Since then, Green’s rhetoric and provocations have only continued, culminating in Democrats taking a rare step by stripping her of her duties on the committee. The opposition only helped turn her into a conservative star and a grand fan, and the Republican leadership showed a reluctance to challenge her.

Now in her first re-election campaign in the all-red district of northwestern Georgia, Green is facing several contenders, including health consultant Jennifer Strehan, who has called herself a “reckless conservative” alternative to Green.

If Republicans regain a majority in the House of Representatives in November, according to history, Green could win another victory: Republican leader Kevin McCarthy, who is due to become Speaker of the House of Representatives, said she would not just get back her duties on the committee; she is likely to receive a promotion.



When Jim Hagedorn, a Republican MP, died of kidney cancer in February, his widow, former Minnesota Republican chairman Jennifer Carnahan, said her husband’s wish was for her to succeed him and represent southern Minnesota in Congress.

The race went wrong.

Even before announcing his application, Carnahan’s friendship with a Republican donor accused by a federal court of trafficking in minors sparked a fiery storm. Then last year there was a record in which she said, “Jim will die in two years. Let it be so. ”Last week, the family of her deceased husband sued her when they tried to return the money they had lent him for cancer treatment, which they said she should have returned to them.


The drama, which local Republican officials likened to a “garbage fire,” allowed two other candidates to break through.

Brad Finstadt, a former state MP and USDA official, has received much support from the party establishment. Americans for Prosperity, an organization founded by billionaire industrialists and the Koch brothers, and the Republican group American Dream Federal Action spent $ 1.4 million on advertising in support of it.

Meanwhile, state spokesman Jeremy Manson is acting as an outsider who is “100% for life. 100% Pro-Gun. 100% conservative. Manson, who proposed a law that allows Minnesota counties to secede and join the border states, is backed by the rigid right-wing freedom of the House of Representatives.
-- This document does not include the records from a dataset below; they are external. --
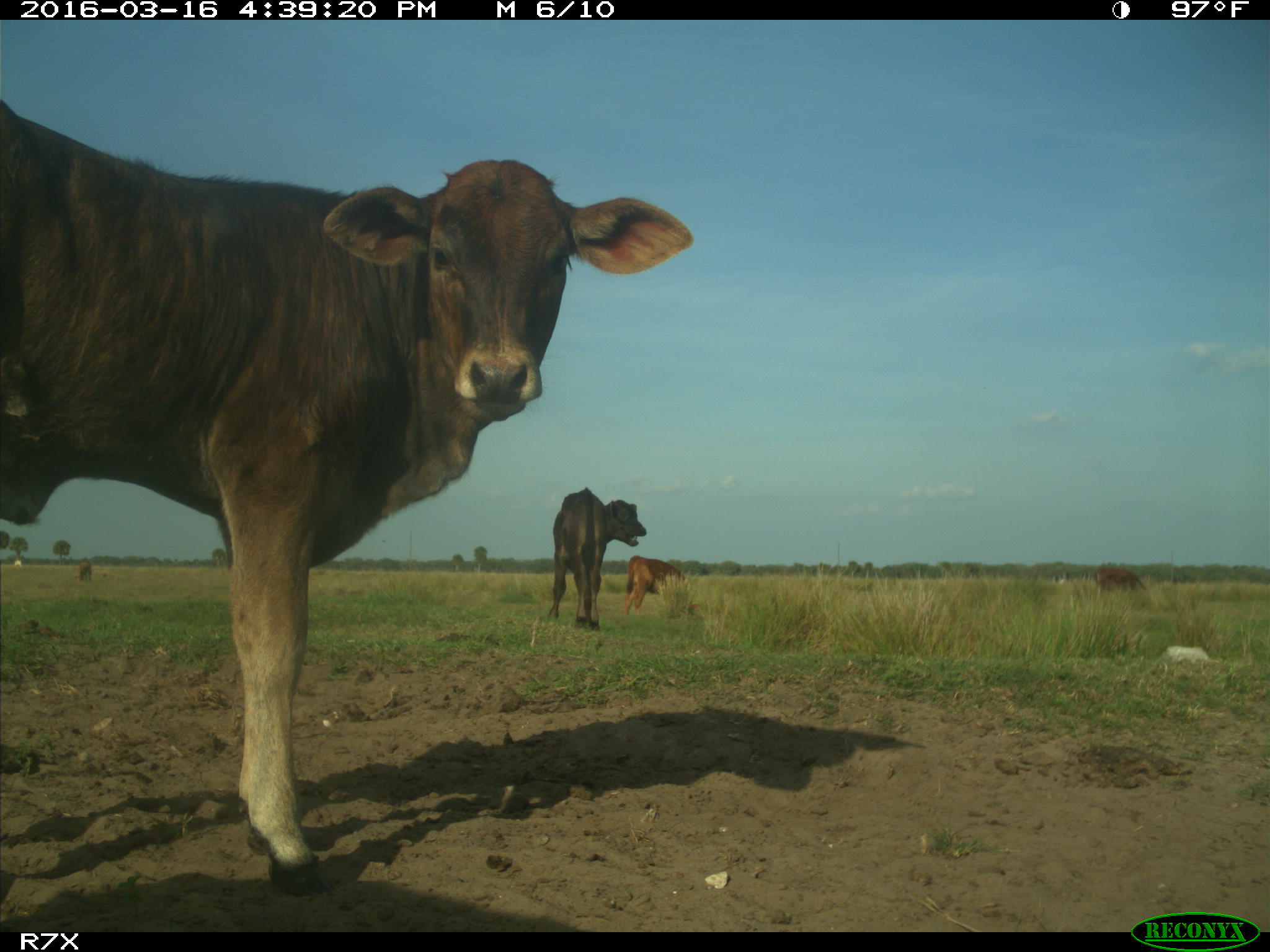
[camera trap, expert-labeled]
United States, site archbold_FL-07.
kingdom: Animalia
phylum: Chordata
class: Mammalia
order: Artiodactyla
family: Bovidae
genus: Bos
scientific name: Bos taurus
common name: domestic cow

Former Hormel CEO Jeff Oettinger is vying for nomination from the Democratic Party from a tough Republican constituency.



After the 2020 census, Republican-dominated Georgian legislature crossed the boundaries of the Atlanta suburbs from Democratic MP Lucy McBate, turning it into a stronghold of the Republican Party. They also redrawn another chair in the Atlanta area, making Democratic MP Caroline Bourdais constituency reliably democratic.

So Macbeth, a nationally known arms security advocate, first elected in 2018, went shopping in the district – and decided to challenge Bourdain, a college professor in his first term. Now, having millions of dollars at the expense of outside groups supporting it, Macbeth has a huge advantage over Tuesday’s primaries.

Macbeth talked about his compelling personal story. She is a black woman whose son was killed by a white man during a 2012 stereo volume dispute. She has since called herself a “mother on a mission” and has vowed to pass a gun security law in Congress, though there is no hope. This is because of the effective republican opposition.


Although the two share many of the same political goals, Bourdain is outraged by Macbath’s exchange of districts, subtly hinting that her rival, who has become a rival, is the driver.

She also sharply criticized the spending of cryptocurrency billionaire Sam Bankman-Fried, who this year poured millions of dollars into primary races in the U.S., including $ 2 million spent in support of McBath. The motive, Bourdain argues, is to buy support from Congress at a time when the industry is first facing the prospect of federal regulation. Macbeth ignored calls to give up financial aid.